Nobel Prize winner Tu Youyou helped by ancient Chinese remedy

• BBC

She won the Nobel Prize for medicine, but she doesn't have a medical degree or a PhD

Tu Youyou attended a pharmacology school in Beijing. Shortly after, she became a researcher at the Academy of Chinese Traditional Medicine.

In China, she is being called the "three noes" winner: no medical degree, no doctorate, and she's never worked overseas.

She started her malaria research after she was recruited to a top-secret government unit known as "Mission 523"

In 1967, Communist leader Mao Zedong decided there was an urgent national need to find a cure for malaria.

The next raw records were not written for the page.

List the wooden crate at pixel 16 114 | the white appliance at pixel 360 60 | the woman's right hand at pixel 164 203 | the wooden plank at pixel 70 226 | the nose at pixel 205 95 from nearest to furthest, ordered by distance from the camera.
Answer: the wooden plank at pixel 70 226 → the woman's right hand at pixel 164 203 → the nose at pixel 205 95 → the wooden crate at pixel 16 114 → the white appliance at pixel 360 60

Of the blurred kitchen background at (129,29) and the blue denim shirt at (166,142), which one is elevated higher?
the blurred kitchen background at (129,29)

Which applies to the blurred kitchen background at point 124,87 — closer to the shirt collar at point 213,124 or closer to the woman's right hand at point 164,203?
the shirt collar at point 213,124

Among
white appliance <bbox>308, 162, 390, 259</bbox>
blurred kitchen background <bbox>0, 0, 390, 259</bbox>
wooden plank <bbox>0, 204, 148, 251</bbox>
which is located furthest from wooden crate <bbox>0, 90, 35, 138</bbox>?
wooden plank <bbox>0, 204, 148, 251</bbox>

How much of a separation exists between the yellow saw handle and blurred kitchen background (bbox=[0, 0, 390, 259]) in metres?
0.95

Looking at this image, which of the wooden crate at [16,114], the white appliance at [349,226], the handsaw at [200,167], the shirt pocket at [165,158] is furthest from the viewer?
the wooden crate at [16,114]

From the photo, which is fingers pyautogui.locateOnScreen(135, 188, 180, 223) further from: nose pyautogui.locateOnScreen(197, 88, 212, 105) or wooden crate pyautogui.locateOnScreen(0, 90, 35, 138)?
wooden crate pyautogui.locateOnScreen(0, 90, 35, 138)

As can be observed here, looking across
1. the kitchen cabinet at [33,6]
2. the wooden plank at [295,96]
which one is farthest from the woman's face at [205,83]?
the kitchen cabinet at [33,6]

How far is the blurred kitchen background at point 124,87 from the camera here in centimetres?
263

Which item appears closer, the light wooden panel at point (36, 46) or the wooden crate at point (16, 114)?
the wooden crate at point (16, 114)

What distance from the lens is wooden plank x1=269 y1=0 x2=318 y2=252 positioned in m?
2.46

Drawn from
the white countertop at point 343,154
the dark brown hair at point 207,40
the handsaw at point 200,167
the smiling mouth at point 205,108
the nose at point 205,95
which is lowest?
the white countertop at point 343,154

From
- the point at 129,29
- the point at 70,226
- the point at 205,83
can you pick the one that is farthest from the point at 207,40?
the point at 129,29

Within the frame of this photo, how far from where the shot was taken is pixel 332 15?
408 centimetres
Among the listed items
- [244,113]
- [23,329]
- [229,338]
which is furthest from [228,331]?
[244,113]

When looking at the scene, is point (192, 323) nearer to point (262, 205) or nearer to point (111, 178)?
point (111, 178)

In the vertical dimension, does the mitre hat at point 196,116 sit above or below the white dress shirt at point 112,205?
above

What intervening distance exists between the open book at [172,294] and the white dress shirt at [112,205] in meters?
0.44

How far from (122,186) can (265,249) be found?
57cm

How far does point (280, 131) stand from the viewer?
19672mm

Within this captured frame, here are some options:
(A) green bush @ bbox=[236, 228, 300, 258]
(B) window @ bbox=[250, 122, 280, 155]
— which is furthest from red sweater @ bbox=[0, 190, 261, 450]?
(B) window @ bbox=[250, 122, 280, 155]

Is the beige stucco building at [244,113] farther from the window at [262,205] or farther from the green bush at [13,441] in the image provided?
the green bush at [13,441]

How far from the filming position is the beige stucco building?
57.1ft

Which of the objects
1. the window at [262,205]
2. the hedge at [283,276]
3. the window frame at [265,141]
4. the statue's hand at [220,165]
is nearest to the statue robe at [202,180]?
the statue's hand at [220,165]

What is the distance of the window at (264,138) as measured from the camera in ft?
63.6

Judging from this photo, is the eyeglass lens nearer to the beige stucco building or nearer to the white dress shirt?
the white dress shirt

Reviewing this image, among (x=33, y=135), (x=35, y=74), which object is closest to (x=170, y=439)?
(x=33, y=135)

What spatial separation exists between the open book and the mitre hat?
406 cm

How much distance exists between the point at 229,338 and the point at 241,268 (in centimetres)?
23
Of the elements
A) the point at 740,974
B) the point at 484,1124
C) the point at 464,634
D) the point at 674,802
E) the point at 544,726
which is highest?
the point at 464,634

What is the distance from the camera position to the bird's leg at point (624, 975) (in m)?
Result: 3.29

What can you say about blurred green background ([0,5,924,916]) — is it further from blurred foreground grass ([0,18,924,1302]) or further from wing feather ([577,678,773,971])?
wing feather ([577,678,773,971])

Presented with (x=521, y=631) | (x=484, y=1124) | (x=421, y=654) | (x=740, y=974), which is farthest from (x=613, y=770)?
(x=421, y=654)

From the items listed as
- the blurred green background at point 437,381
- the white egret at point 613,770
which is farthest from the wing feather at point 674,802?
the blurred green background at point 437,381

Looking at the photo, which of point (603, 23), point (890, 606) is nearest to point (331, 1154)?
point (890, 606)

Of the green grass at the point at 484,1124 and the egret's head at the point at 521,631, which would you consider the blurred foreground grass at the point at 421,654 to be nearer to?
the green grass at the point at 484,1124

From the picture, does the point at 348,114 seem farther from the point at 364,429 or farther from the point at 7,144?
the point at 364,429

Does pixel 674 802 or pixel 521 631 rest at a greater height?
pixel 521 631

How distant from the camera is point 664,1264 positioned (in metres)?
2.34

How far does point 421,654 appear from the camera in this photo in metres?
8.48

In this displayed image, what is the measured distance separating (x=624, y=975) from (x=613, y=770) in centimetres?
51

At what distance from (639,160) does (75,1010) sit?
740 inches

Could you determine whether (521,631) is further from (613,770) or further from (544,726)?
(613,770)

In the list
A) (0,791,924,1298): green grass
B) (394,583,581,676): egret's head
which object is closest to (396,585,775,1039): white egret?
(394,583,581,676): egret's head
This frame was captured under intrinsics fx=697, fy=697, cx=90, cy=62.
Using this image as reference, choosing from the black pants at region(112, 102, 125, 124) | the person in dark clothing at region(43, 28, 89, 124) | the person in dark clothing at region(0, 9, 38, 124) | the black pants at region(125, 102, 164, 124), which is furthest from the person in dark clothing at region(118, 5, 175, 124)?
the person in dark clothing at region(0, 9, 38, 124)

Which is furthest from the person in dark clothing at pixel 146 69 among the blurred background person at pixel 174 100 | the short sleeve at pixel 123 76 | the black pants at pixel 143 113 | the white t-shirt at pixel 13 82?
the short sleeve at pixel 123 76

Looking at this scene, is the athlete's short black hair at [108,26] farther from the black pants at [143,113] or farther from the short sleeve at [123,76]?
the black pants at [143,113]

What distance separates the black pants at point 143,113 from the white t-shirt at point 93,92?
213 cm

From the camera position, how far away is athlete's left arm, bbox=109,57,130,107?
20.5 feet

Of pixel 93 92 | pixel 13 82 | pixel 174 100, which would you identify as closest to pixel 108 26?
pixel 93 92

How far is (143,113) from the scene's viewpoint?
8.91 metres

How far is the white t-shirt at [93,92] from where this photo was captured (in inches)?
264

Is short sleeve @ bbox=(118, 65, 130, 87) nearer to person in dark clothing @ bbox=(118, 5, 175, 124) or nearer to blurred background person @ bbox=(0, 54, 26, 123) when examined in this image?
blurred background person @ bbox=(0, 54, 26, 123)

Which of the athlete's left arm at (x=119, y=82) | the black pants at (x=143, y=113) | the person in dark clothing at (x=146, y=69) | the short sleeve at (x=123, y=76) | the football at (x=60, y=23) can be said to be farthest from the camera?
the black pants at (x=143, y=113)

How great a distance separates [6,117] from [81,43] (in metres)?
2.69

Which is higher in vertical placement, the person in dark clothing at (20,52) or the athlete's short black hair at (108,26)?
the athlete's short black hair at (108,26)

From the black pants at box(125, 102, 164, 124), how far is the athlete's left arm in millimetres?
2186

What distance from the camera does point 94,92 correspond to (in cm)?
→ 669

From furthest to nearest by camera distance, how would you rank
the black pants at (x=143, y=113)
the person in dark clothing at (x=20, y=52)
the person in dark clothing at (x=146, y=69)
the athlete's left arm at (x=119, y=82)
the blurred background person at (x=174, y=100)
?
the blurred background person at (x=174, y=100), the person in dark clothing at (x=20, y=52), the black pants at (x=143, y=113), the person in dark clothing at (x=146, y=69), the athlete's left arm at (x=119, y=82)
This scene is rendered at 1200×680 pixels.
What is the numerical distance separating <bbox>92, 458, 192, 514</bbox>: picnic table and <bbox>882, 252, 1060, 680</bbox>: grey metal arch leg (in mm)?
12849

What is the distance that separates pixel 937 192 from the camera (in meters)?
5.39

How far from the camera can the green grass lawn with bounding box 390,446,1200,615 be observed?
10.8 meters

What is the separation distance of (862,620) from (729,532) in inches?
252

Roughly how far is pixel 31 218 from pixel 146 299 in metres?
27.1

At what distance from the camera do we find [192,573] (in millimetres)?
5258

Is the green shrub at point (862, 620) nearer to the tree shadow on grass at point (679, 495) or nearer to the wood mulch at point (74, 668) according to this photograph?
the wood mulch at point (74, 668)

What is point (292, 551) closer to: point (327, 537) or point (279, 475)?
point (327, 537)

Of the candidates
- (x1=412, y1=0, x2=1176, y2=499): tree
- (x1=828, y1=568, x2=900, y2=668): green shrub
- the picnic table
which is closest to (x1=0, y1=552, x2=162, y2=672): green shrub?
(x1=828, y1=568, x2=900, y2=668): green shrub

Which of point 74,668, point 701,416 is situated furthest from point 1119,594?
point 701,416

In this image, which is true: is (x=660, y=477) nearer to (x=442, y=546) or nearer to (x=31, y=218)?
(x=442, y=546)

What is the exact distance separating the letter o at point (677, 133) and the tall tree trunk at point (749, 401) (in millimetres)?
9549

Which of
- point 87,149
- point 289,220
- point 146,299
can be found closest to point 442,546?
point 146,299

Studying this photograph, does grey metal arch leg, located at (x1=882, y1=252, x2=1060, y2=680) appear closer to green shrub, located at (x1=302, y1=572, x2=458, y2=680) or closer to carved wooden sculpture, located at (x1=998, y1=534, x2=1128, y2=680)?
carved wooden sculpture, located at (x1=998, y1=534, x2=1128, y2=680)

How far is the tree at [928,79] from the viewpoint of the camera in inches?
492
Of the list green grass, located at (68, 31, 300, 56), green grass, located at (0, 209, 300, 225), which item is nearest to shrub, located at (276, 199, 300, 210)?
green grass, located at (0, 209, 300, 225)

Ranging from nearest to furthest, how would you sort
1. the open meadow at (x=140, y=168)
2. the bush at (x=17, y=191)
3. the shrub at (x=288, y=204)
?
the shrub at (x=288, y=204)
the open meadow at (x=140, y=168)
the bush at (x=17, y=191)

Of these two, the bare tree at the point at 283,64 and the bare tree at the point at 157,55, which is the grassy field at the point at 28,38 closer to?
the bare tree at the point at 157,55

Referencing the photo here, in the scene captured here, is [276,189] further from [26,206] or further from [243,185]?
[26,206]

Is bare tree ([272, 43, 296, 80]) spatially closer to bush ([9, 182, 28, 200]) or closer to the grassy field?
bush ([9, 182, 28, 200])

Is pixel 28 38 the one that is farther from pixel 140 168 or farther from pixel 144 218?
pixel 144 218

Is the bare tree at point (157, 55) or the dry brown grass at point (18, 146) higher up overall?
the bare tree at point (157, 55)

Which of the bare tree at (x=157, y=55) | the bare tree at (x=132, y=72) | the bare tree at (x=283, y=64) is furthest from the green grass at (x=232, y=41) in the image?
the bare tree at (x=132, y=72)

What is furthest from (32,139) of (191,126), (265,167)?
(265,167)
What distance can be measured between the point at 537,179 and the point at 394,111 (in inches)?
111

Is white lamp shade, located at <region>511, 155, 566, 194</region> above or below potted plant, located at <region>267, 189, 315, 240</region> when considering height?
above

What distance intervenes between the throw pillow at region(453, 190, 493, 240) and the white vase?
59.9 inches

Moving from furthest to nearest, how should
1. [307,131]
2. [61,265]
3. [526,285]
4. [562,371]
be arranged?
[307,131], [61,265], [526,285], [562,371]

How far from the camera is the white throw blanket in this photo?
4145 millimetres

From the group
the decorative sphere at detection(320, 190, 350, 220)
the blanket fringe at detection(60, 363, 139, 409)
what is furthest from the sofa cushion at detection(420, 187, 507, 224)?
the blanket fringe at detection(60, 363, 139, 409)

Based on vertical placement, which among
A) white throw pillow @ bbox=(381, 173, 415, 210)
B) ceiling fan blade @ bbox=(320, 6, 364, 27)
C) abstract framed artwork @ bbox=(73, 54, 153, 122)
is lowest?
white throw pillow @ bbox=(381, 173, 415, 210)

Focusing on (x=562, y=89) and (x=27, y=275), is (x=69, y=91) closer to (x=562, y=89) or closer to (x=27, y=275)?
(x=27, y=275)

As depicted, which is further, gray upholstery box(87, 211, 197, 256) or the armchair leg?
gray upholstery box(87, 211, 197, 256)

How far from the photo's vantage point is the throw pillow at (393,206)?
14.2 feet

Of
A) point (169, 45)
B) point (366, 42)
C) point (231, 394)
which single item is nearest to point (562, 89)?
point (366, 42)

At the time, malaria spread by mosquitoes was decimating Chinese soldiers fighting Americans in the jungles of northern Vietnam.

A secret research unit was formed to find a cure for the illness.

This photo taken in the 1950s and released by Xinhua News Agency on Monday 5 October 2015 shows Tu Youyou, right, a pharmacologist with the China Academy of Chinese Medical Sciences in Beijing, working with Professor Lou Zhicen to study traditional Chinese medicine

Tu in her younger days worked with Chinese professor Lou Zhicen and studied traditional Chinese medicine

Two years later, Tu Youyou was instructed to become the new head of Mission 523. She was dispatched to the southern Chinese island of Hainan to study how malaria threatened human health.

For six months, she stayed there, leaving her four-year-old daughter at a local nursery.